Arrange the lines of the material starting at the line containing "In what sequence from farthest to closest do" and ending at the final line as a JSON list of strings, with one string for each line and blank lines omitted.

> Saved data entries
■ ■ ■ ■

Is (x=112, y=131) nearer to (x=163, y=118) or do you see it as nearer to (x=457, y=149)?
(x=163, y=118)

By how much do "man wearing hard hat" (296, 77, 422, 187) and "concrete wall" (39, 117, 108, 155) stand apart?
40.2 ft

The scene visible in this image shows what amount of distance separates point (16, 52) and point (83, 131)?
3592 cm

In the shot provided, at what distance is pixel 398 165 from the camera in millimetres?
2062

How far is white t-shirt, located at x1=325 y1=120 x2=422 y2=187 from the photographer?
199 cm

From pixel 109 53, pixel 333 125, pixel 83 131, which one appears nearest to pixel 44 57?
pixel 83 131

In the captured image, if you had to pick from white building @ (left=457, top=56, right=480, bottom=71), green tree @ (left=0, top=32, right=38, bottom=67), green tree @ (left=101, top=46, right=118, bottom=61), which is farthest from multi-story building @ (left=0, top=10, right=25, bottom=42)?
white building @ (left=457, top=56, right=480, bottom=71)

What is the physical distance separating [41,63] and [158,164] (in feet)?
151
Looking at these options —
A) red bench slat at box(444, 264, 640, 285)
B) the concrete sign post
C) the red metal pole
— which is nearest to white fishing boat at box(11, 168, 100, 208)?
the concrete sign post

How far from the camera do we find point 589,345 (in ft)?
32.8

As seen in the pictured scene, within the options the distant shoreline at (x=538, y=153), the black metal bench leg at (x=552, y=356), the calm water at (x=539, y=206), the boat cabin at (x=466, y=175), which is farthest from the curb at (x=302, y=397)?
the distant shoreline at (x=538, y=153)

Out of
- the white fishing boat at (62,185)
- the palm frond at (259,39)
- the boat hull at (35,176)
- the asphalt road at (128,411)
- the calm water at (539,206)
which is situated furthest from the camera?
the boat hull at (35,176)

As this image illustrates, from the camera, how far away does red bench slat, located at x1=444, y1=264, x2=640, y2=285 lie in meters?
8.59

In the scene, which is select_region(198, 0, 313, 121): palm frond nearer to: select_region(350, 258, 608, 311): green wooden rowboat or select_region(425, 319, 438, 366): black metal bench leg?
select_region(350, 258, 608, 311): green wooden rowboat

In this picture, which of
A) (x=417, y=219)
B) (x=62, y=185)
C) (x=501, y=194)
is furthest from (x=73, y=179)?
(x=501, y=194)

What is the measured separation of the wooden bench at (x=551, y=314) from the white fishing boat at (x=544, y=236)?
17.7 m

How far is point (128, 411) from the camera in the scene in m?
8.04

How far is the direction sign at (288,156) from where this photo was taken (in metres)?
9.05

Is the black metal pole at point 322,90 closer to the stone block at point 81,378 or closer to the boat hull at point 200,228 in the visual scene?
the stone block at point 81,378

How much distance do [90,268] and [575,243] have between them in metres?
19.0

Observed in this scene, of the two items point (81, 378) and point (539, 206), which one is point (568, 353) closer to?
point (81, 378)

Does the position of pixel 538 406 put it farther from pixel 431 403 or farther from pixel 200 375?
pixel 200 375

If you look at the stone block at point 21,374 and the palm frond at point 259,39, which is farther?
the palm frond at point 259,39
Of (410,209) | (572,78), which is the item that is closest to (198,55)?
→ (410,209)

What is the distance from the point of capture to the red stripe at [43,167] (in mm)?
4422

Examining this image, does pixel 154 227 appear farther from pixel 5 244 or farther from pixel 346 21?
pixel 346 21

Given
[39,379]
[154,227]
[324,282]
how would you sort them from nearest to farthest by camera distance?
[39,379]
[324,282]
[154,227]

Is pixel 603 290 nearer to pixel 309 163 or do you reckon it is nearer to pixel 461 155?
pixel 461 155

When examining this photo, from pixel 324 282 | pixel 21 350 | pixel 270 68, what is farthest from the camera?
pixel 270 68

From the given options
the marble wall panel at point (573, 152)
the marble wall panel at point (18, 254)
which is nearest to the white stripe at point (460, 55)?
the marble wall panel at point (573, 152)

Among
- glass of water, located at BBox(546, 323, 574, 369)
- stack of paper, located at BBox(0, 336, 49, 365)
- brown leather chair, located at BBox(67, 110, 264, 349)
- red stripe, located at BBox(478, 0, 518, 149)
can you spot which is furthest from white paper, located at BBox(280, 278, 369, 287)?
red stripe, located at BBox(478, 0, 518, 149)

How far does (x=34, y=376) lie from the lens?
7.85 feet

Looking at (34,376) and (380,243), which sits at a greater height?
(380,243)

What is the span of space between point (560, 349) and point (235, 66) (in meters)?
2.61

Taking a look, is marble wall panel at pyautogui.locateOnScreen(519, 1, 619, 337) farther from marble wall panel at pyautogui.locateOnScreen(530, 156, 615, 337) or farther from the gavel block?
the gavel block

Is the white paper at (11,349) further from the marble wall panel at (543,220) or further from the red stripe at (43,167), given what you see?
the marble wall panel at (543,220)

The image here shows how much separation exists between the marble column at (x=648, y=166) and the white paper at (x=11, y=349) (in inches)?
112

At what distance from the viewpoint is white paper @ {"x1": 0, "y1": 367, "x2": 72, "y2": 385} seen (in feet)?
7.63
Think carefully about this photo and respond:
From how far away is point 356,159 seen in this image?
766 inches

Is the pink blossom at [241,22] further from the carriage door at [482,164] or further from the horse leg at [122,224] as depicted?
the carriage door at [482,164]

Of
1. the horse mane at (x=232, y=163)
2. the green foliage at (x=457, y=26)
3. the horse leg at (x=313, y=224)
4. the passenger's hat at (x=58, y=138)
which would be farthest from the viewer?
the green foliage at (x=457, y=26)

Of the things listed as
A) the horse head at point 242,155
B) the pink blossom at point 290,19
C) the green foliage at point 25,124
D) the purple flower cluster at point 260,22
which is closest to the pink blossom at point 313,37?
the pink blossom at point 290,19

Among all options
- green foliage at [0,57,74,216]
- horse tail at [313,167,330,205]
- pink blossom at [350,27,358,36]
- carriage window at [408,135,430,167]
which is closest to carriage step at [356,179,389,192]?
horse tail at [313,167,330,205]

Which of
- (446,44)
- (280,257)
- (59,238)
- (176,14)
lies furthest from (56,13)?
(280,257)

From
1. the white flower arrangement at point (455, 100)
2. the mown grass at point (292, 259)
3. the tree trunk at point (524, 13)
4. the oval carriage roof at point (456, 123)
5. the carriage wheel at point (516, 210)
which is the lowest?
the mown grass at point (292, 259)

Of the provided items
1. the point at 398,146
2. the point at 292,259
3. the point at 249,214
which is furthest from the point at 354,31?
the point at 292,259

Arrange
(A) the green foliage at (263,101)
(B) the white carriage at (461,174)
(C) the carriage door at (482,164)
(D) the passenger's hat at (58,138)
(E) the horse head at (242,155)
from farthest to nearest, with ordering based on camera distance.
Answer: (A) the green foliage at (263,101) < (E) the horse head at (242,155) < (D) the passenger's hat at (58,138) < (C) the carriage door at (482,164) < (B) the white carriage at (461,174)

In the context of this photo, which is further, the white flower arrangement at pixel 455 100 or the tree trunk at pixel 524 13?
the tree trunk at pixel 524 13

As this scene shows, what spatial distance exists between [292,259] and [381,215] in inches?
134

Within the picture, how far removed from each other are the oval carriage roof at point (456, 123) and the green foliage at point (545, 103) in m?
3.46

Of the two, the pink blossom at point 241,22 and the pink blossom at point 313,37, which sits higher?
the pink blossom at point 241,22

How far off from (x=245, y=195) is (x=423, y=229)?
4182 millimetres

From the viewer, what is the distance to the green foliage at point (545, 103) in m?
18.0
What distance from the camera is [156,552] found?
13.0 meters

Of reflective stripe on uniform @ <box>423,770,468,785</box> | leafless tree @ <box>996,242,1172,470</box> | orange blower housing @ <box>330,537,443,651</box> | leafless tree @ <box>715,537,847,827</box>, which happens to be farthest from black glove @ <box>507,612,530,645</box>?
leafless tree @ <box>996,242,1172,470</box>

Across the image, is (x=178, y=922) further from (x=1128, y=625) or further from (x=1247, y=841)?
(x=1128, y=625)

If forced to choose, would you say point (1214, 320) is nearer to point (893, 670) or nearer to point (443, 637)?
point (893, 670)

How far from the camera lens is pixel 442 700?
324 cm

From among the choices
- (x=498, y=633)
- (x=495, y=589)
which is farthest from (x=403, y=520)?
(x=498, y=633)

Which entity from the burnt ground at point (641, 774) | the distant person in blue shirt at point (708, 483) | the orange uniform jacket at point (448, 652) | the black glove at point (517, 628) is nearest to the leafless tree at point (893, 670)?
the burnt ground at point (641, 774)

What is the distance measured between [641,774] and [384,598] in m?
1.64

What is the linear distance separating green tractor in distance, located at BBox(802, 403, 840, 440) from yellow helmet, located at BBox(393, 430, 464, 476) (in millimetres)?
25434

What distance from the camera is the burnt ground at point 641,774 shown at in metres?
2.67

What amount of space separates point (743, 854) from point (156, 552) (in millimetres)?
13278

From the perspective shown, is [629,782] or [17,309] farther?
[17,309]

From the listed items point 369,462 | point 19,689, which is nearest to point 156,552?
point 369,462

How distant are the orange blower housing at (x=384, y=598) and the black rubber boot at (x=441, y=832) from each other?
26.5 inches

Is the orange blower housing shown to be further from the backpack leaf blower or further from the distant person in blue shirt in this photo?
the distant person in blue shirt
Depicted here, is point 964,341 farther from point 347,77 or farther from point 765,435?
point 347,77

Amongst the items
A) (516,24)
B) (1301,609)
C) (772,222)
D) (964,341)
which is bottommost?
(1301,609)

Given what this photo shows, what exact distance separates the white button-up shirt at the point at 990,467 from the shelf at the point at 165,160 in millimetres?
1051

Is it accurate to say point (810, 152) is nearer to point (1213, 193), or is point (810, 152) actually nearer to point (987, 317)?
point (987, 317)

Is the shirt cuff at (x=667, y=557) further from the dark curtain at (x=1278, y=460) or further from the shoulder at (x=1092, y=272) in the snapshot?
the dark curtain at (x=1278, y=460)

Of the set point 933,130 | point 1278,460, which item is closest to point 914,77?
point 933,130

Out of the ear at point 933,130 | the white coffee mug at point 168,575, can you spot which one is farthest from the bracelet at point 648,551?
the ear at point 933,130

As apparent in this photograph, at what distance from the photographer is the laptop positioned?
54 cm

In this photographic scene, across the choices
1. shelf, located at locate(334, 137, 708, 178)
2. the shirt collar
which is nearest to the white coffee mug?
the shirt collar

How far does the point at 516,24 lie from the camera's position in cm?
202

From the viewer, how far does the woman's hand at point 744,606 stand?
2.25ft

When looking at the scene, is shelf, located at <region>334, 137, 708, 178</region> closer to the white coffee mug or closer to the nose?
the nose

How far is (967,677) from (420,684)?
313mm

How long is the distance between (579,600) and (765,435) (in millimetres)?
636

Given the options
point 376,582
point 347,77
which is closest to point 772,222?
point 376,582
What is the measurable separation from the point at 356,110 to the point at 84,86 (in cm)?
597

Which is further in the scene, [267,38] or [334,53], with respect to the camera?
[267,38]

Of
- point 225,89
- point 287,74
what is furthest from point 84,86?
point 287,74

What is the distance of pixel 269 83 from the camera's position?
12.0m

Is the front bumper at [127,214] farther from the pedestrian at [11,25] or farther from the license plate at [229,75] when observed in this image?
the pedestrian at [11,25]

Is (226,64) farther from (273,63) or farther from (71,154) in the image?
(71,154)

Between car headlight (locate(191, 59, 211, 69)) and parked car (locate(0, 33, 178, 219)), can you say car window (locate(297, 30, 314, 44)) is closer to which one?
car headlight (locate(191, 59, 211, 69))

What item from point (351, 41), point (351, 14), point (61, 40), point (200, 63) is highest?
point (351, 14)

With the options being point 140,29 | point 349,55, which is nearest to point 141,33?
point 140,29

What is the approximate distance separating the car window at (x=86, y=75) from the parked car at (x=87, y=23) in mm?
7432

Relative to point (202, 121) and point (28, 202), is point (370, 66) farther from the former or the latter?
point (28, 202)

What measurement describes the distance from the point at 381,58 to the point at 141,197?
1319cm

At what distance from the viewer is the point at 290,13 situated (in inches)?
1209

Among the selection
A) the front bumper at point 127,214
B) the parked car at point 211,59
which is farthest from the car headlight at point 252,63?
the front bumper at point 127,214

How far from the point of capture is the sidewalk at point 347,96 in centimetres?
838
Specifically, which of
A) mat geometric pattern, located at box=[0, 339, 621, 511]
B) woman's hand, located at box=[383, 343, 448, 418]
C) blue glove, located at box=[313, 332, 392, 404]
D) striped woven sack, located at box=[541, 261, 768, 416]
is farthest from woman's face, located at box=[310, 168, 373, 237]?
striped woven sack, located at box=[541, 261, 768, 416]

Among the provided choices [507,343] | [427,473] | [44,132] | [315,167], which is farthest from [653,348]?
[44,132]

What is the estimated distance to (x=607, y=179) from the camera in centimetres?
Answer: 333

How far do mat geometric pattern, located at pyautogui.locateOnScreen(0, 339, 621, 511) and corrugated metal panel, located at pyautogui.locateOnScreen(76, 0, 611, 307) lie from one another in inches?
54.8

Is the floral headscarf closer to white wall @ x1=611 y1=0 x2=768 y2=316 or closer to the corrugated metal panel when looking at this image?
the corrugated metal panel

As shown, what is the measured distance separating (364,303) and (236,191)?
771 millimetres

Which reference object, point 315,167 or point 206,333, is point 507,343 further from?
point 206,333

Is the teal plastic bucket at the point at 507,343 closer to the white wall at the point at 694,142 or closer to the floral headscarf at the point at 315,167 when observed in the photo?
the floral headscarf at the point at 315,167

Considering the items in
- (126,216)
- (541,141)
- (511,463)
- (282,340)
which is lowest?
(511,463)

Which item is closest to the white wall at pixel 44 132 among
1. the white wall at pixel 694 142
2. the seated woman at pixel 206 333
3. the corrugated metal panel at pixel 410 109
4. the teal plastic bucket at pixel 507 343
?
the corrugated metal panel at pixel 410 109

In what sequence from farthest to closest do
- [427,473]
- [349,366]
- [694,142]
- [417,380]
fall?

■ ■ ■ ■

> EXPECTED ANSWER
[
  "In what sequence from farthest to closest do",
  "- [427,473]",
  "- [349,366]",
  "- [694,142]",
  "- [417,380]",
  "fall?"
]